Spatial reasoning question data
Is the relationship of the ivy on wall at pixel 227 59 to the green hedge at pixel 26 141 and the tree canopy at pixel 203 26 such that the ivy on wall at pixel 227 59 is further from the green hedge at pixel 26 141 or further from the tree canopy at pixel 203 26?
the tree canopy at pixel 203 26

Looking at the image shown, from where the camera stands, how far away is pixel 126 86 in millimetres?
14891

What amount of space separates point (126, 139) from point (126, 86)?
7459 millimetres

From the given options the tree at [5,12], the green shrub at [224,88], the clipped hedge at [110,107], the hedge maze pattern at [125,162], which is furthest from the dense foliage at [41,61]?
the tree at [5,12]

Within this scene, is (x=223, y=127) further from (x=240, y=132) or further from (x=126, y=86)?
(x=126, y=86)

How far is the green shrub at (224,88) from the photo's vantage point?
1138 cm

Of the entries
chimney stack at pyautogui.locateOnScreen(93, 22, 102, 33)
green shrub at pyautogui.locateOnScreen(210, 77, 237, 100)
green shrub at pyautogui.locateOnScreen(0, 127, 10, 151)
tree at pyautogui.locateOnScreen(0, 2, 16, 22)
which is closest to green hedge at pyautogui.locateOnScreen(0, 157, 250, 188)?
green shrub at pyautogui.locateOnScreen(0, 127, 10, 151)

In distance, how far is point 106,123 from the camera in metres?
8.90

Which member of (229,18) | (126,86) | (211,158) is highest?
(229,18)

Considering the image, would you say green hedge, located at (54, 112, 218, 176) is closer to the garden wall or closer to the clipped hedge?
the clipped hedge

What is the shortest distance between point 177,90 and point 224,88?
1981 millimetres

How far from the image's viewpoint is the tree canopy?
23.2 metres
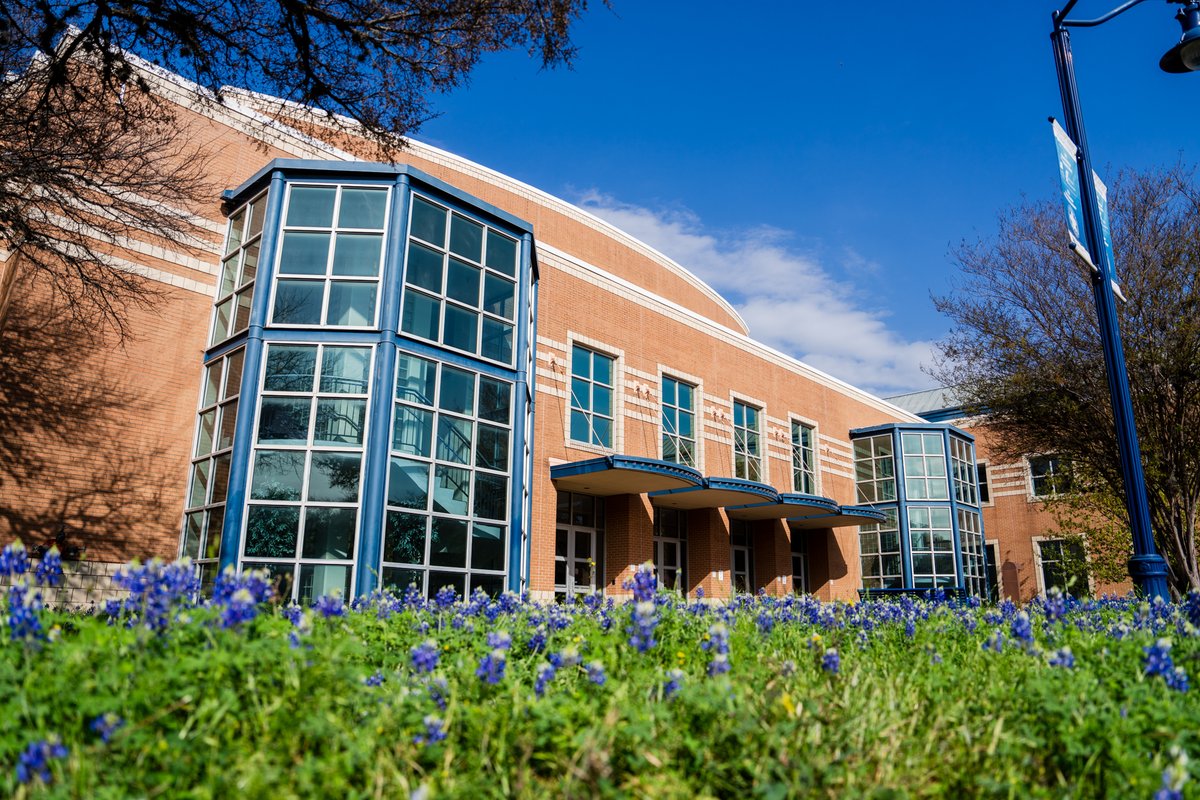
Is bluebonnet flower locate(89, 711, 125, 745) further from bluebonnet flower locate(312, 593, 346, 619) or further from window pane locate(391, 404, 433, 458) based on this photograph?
window pane locate(391, 404, 433, 458)

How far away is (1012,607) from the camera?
841 cm

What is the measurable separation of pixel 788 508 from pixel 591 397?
26.2ft

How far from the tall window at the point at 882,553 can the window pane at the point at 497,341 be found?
19769mm

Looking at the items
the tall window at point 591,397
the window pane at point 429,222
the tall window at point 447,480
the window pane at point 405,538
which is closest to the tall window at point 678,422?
the tall window at point 591,397

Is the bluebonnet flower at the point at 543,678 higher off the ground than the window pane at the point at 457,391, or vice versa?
the window pane at the point at 457,391

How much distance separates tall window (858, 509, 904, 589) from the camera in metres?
30.5

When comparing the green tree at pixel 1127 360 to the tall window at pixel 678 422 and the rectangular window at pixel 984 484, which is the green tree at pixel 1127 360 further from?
the rectangular window at pixel 984 484

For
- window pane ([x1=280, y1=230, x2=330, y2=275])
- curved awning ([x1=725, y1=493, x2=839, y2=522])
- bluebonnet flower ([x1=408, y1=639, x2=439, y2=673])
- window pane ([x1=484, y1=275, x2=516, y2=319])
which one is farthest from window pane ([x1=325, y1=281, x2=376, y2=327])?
curved awning ([x1=725, y1=493, x2=839, y2=522])

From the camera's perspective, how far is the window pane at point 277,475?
12539mm

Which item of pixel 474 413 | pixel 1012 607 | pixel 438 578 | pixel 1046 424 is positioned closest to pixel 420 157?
pixel 474 413

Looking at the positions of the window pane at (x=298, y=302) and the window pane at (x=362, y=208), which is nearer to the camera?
the window pane at (x=298, y=302)

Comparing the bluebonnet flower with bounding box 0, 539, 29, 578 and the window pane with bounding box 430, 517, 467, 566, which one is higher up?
the window pane with bounding box 430, 517, 467, 566

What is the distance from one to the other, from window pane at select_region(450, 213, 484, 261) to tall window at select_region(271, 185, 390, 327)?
1436 millimetres

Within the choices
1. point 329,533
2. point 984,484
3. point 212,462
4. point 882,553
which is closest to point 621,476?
point 329,533
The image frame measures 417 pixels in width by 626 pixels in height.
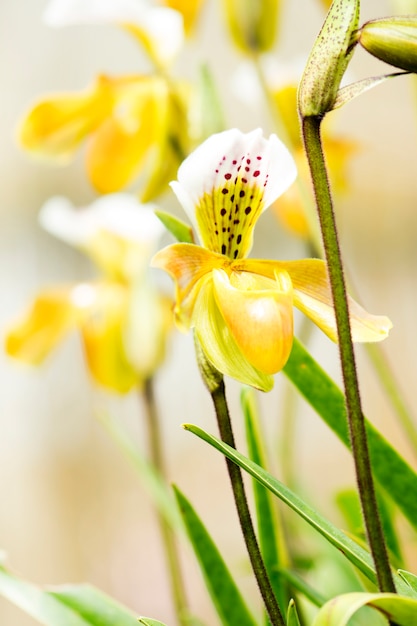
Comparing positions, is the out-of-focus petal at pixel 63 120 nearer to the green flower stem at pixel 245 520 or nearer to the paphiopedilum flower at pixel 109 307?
the paphiopedilum flower at pixel 109 307

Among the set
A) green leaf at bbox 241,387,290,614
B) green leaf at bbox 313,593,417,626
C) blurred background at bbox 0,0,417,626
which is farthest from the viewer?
blurred background at bbox 0,0,417,626

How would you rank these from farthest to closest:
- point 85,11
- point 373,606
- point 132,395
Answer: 1. point 132,395
2. point 85,11
3. point 373,606

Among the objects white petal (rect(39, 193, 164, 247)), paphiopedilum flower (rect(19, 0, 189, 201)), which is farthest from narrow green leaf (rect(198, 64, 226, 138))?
white petal (rect(39, 193, 164, 247))

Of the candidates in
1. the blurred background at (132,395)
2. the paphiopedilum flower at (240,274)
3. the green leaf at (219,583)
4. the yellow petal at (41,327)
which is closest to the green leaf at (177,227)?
the paphiopedilum flower at (240,274)

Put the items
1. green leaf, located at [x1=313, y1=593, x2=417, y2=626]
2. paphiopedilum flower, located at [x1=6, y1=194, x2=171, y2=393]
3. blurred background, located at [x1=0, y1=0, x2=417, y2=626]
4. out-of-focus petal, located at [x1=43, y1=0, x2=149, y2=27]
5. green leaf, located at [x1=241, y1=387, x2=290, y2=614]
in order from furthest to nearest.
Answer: blurred background, located at [x1=0, y1=0, x2=417, y2=626] → paphiopedilum flower, located at [x1=6, y1=194, x2=171, y2=393] → out-of-focus petal, located at [x1=43, y1=0, x2=149, y2=27] → green leaf, located at [x1=241, y1=387, x2=290, y2=614] → green leaf, located at [x1=313, y1=593, x2=417, y2=626]

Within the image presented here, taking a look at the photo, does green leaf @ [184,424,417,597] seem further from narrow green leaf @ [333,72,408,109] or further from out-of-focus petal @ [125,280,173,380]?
out-of-focus petal @ [125,280,173,380]

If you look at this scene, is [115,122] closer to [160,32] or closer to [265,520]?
[160,32]

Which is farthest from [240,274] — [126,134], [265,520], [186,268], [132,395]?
[132,395]
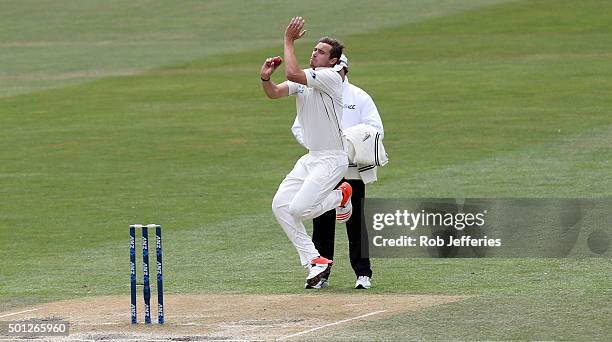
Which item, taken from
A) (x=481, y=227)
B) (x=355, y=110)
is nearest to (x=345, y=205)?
(x=355, y=110)

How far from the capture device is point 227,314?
33.8 feet

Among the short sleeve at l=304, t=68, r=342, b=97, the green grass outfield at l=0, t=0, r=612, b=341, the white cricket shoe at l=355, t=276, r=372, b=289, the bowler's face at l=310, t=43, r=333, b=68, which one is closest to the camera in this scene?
Answer: the short sleeve at l=304, t=68, r=342, b=97

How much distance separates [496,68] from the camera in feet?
111

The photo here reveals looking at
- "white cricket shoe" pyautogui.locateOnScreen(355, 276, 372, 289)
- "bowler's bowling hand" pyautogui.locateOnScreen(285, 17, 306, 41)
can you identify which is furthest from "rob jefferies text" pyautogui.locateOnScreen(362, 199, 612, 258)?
"bowler's bowling hand" pyautogui.locateOnScreen(285, 17, 306, 41)

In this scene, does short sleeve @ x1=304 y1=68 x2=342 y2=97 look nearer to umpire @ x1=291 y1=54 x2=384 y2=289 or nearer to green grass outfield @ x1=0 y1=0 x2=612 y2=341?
umpire @ x1=291 y1=54 x2=384 y2=289

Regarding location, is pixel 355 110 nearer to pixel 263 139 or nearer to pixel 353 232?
pixel 353 232

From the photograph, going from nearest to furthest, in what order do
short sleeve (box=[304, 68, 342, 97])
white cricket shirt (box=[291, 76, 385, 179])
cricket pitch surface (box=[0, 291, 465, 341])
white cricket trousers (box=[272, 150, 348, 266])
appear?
1. cricket pitch surface (box=[0, 291, 465, 341])
2. short sleeve (box=[304, 68, 342, 97])
3. white cricket trousers (box=[272, 150, 348, 266])
4. white cricket shirt (box=[291, 76, 385, 179])

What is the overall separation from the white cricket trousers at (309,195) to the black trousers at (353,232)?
0.50 m

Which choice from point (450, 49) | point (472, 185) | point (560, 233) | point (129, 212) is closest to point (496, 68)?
point (450, 49)

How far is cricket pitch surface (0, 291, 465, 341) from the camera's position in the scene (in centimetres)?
944

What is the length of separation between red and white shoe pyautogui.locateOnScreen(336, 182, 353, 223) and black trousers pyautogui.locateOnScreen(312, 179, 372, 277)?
24 cm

◆ **Task instructions**
Your task is to write out the lines from the one with "How far from the capture" through the end of the records, exactly and with nothing added.

◆ **Answer to the task**
How far from the capture device is point 227,314?
33.8 feet

Among the short sleeve at l=304, t=68, r=342, b=97, the green grass outfield at l=0, t=0, r=612, b=341, the white cricket shoe at l=355, t=276, r=372, b=289, the bowler's face at l=310, t=43, r=333, b=68, which one is closest to the camera in this scene?
Answer: the short sleeve at l=304, t=68, r=342, b=97

How much distance separates [496,68] from the camera in feet?
111

The photo here reveals looking at
- "white cricket shoe" pyautogui.locateOnScreen(355, 276, 372, 289)
- "bowler's bowling hand" pyautogui.locateOnScreen(285, 17, 306, 41)
can you identify which is furthest from "rob jefferies text" pyautogui.locateOnScreen(362, 199, 612, 258)?
"bowler's bowling hand" pyautogui.locateOnScreen(285, 17, 306, 41)

In this scene, does short sleeve @ x1=304 y1=68 x2=342 y2=97 look nearer to umpire @ x1=291 y1=54 x2=384 y2=289 or nearer to green grass outfield @ x1=0 y1=0 x2=612 y2=341?
umpire @ x1=291 y1=54 x2=384 y2=289

Regarding location, is pixel 355 110 nearer to pixel 263 139 or nearer to pixel 353 232?
pixel 353 232

From the photograph, going from nearest to furthest, in what order do
short sleeve (box=[304, 68, 342, 97])
white cricket shirt (box=[291, 76, 385, 179])
cricket pitch surface (box=[0, 291, 465, 341])
white cricket trousers (box=[272, 150, 348, 266])
appear?
1. cricket pitch surface (box=[0, 291, 465, 341])
2. short sleeve (box=[304, 68, 342, 97])
3. white cricket trousers (box=[272, 150, 348, 266])
4. white cricket shirt (box=[291, 76, 385, 179])

What is the overall separation from the white cricket trousers at (309,195) to the black trousers at (353,232)?
0.50 m

Which choice from point (450, 49) | point (472, 185) | point (560, 233) | point (129, 212) is closest to point (496, 68)?
point (450, 49)

How far is cricket pitch surface (0, 291, 465, 341) from the camera's position in the scene (in centimetres)?
944

What is the length of separation between red and white shoe pyautogui.locateOnScreen(336, 182, 353, 223) and black trousers pyautogui.locateOnScreen(312, 179, 372, 277)?
24 cm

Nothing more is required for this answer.